The discussions led to the agreement that an initial draft specification could be published as an IG Note by this Interest Group and, later, we can see how to gather enough interest and find the right format for a final specification, if there is an agreement to do so.

(Subsequent discussions converged towards the usage of “Publishing Object Model” or “Publication Object Model”, i.e., POM, as a term to be used.)

MathML situation II.

Peter Kreutzberger, from MathJax, continued the discussion started the last week.

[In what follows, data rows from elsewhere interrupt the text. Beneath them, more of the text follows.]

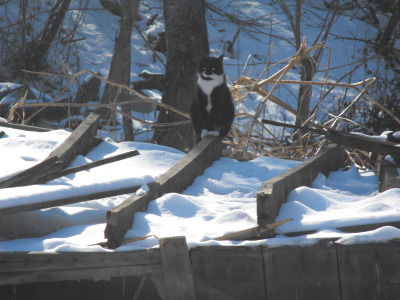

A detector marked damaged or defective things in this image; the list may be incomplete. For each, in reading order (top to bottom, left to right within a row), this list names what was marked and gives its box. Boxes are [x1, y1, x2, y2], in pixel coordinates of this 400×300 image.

broken wooden board [104, 136, 223, 241]
broken wooden board [256, 144, 346, 229]
broken wooden board [0, 248, 162, 286]
broken wooden board [190, 246, 266, 300]
broken wooden board [264, 244, 342, 300]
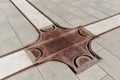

Based on the current situation around deployment, a better direction for implementation and deployment is emphasize the server side: an implementation would turn MathML into clever HTML+CSS, meaning that the deployment effort is more closely based on the renderers as developed by the browsers. Although client-side implementations would not disappear, but the bulk of the development would be on the server. It is not unlike the usage of markdown: although there are ways to render markdown on the client on-the-fly, many HTML pages are originally written in markdown, and then converted into HTML before publishing.

The issue is then accessibility. At present, what happens often in practice that MathML is put into the HTML page with display turned off alongside a, e.g., image displaying the mathematical equation. This is done because assistive technologies do understand MathML. The alternative is to rely on ARIA: the conversion of mathematics into HTML+CSS would also add the semantics to the ARIA framework and, therefore, again be based on technologies that browsers already deploy.

The issue of polyfilling came up, i.e., whether that approach would work. It may be possible, but makes a complicated custom element structure, and it seems to be a difficult process for performance. For polyfill, you would expect developments to manipulate the DOM as if it was a normal MathML implementation, but no one is doing that. MathJax does not do polyfill because Web Components aren’t yet really available. Besides, the real problem is to render in HTML and CSS, i.e., it is better to get the rendering easier and rely on native.